En la prehistoria de los años 50, los veranos duraban tres meses, como era de rigor, y las familias gandienses de posibles veraneaban en sus chalets de la playa, junto a lo más granado de la burguesía alcoyana. Los días eran larguísimos y, para los niños, transcurrían pautados por el rito del baño, la siesta, la llegada del chambitero y la caza del parotet: «Fuig, fuig parotet que t'agarre del rabet».

Como entonces no existían cremas protectoras, a la hora del baño nos untaban con aceite de Otos, y nos divertíamos buscando cangrejos y pechinas, porque en aquel tiempo, apenas acariciabas la arena de la orilla con la punta de los dedos, aparecían miles de ellos, lo que demuestra que, en los años de escasez funcionaba mejor la ecología.

La comida se conservaba en una sencilla fresquera o en una nevera de madera enfriada con media barra de hielo. Durante las tardes de calor y moscas, algunos sibaritas se hacían helado con una heladora de manivela, y se entretenían jugando interminables partidas de cartas.

Las familias de clase media, que no disponían de chalet alquilaban una barraca de madera, de las que el señor Melo instalaba todos los veranos en mitad de la arena, y muchas de ellas se llevaban la comida de casa y pasaban el día entero en la playa, hartándose de mar, de arena y de calor.

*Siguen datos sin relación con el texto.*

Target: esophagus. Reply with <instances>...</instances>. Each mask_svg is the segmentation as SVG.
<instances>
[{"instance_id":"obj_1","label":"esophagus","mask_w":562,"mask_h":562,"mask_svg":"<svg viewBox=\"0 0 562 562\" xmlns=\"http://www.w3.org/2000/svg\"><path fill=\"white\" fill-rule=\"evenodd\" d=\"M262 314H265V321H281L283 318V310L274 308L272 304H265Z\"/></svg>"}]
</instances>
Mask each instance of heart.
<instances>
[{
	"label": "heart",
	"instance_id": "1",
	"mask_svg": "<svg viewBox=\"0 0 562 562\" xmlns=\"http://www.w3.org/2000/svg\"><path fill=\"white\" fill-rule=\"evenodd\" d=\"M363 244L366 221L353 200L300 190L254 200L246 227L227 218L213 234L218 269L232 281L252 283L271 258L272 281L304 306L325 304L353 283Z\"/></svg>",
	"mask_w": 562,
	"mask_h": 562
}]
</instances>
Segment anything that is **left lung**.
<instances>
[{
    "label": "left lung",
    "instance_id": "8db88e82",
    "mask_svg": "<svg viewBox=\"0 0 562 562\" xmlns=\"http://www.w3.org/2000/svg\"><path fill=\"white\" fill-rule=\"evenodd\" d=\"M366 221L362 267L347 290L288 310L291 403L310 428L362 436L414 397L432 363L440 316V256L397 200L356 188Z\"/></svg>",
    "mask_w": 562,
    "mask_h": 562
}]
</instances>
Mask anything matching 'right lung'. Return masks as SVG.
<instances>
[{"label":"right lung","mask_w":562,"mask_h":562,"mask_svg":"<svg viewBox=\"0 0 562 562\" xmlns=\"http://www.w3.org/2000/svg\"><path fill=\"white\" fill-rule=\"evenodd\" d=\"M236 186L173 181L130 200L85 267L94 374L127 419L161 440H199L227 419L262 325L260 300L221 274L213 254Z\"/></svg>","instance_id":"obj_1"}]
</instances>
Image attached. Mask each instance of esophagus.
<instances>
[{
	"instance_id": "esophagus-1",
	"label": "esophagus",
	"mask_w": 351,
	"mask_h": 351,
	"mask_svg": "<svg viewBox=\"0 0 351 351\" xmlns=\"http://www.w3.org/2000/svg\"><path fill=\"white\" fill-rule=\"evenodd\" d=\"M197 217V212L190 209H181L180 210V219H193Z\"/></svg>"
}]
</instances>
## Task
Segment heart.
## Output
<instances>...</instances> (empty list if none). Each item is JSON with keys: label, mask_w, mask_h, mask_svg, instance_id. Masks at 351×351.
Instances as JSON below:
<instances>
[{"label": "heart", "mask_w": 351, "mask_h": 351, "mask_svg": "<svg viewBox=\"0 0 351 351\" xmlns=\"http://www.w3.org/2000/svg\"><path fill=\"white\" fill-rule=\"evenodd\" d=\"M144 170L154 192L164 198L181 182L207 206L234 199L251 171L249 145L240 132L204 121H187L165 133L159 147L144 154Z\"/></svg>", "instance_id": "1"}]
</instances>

Sin saberlo, estaban inventando el camping.

Entre aquellas casitas se montaban los merenderos: Toni, Fany, Ripoll, el Prunero ? y allí se servían paellas, pescado frito, pulpo seco, cerveza y vino con gaseosa. Y además alquilaban trajes de baño; porque entonces el traje de baño era un artículo de lujo.

Los turistas todavía no estaban entre nosotros, pero en uno de los chalets veraneaba un marqués, el de Barzanallana, que parecía sacado de la película de Berlanga «La Escopeta Nacional». Tenía una sombra particular a la orilla del mar, y todos los días, a las 12, la hora del Ángelus, un criado de uniforme le llevaba y servía el aperitivo mientras los bañistas locales se acercaban para ver el espectáculo.

Por las tardes, soplaba el Garbí festoneando el azul del mar con la blancura de la espuma de las olas. Y al atardecer, cuando el sol comenzaba a ocultarse tras el Monduver tiñendo el cielo de rojos y violetas, la gente joven organizaba el baile alrededor de una gramola de bocina y manivela con discos «La Voz de su Amo». Poco a poco, la noche sensual, tropical, se hacía cómplice en la voz de Machín pintando angelitos negros en la piel canela, morena de sol, de una juventud que se ponía cachonda a ritmo de bolero.

Los domingos la gente acudía a misa en los tinglados del puerto. Y a mediodía llegaban hasta la orilla del mar caravanas de carros procedentes de los pueblos vecinos y, mientras los caballos dejaban sus boñigas en la arena, hombres, mujeres y niños se bañaban en calzoncillos y sayas. Luego, a la sombra del carro, comían lomo con tomate y dejaban, al marcharse, una estela verdiroja de cortezas de sandía.